## Task requirements:
In the records below, locate the line containing "Based on what", then output that line and all later lines exactly, through the last one.

## Data shown:
********

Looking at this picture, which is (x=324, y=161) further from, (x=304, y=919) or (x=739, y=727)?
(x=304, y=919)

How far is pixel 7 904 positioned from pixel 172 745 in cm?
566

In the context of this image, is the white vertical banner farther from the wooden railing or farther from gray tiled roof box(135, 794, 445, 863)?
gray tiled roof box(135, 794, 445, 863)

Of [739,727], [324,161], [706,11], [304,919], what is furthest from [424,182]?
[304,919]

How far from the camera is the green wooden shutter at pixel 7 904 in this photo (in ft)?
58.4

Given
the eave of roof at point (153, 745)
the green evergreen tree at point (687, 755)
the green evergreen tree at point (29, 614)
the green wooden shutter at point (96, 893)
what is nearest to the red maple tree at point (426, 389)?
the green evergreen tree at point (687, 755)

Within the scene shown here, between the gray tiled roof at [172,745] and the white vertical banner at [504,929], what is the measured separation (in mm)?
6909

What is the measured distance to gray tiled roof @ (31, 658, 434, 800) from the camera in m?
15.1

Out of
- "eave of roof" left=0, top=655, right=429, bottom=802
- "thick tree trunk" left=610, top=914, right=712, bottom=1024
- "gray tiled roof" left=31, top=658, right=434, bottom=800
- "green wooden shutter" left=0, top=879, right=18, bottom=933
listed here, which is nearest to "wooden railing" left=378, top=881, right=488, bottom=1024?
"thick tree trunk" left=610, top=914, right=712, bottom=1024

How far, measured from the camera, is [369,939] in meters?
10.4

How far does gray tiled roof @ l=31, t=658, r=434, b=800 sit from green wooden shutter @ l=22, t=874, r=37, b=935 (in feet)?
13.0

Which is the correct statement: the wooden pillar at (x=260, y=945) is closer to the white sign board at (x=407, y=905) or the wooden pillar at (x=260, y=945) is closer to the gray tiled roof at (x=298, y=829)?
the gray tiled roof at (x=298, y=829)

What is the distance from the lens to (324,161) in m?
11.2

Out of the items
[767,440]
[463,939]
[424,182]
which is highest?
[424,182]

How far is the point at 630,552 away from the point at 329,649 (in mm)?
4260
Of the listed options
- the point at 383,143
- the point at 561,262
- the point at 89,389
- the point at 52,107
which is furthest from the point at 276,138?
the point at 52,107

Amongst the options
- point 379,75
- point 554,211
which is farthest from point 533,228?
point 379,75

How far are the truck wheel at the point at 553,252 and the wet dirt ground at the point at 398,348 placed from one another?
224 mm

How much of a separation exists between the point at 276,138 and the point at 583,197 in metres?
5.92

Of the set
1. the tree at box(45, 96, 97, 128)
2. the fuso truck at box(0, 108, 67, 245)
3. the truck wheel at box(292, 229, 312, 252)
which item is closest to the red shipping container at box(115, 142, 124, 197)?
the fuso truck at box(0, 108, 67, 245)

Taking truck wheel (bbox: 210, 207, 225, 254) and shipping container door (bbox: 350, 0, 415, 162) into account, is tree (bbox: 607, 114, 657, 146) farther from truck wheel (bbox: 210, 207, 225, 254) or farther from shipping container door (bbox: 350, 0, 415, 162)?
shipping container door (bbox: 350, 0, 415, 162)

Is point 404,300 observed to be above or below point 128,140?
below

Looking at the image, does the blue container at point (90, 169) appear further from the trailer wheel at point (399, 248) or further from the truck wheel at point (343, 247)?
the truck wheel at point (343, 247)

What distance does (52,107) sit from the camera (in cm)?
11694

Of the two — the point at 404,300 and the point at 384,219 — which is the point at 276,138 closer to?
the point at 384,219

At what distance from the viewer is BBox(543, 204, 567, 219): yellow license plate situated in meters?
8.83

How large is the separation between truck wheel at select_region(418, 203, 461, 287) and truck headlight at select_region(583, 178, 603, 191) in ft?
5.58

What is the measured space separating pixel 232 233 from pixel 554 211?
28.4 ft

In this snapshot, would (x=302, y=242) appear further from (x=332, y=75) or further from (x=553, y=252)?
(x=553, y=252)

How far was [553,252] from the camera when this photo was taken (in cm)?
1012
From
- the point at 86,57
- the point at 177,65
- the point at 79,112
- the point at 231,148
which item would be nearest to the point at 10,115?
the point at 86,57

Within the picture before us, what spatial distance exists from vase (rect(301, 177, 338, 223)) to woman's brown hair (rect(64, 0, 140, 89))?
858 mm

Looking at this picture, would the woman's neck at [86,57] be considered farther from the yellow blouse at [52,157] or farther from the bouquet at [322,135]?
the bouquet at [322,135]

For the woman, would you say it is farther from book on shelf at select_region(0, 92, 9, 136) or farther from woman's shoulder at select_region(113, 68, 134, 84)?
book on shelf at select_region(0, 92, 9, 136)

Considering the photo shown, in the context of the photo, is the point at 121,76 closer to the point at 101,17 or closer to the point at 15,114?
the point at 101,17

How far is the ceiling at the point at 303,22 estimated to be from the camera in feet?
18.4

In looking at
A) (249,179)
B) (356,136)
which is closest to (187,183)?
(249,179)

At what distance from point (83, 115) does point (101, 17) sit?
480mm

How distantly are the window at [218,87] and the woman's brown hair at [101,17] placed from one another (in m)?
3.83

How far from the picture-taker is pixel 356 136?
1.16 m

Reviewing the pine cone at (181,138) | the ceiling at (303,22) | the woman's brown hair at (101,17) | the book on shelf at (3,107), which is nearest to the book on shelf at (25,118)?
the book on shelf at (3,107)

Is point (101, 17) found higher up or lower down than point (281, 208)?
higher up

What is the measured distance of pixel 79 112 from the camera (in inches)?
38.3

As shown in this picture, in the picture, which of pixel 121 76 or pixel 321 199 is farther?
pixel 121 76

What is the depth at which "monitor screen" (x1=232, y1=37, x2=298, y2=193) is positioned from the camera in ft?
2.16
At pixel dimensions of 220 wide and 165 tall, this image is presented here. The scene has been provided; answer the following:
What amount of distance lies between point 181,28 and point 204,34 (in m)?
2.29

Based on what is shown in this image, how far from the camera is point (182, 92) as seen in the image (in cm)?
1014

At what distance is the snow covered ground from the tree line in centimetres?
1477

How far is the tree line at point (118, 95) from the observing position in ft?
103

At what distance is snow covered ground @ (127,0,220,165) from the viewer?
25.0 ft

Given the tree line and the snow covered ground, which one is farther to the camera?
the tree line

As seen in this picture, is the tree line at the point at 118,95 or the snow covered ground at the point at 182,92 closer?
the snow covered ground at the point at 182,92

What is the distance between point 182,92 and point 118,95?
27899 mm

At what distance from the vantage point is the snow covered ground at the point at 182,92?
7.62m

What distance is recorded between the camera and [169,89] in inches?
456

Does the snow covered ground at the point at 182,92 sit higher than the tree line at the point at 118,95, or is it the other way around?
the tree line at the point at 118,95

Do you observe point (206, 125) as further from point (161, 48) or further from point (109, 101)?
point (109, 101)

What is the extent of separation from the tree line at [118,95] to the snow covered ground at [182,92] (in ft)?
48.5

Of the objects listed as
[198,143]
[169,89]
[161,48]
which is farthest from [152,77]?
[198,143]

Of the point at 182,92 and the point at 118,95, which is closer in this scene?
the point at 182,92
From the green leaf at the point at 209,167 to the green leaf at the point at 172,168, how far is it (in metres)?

********

## Answer:
Based on what is shown in this image, how far from the camera is point (182, 92) as seen in the image (in cm)?
1014

At what distance is the snow covered ground from the tree line in centimetres?
1477

How far is the tree line at point (118, 95) from the observing position in ft?
103

At what distance is snow covered ground @ (127,0,220,165) from the viewer?
25.0 ft

Given the tree line and the snow covered ground, which one is farther to the camera?
the tree line

As seen in this picture, is the tree line at the point at 118,95 or the snow covered ground at the point at 182,92 closer?
the snow covered ground at the point at 182,92

What is the distance between point 182,92 and point 118,95?
27899 mm

At what distance from the vantage point is the snow covered ground at the point at 182,92?
7.62m

What distance is recorded between the camera and [169,89] in inches?
456

Does the snow covered ground at the point at 182,92 sit higher than the tree line at the point at 118,95, or is it the other way around?
the tree line at the point at 118,95

Do you observe point (206, 125) as further from point (161, 48) or further from point (109, 101)?
point (109, 101)

What is the extent of separation from the tree line at [118,95] to the snow covered ground at [182,92] (in ft)?
48.5

Of the objects listed as
[198,143]
[169,89]
[161,48]
which is farthest from [152,77]?
[198,143]

Of the point at 182,92 and the point at 118,95, which is closer in this scene?
the point at 182,92
From the green leaf at the point at 209,167 to the green leaf at the point at 172,168, how far is it (in metres)?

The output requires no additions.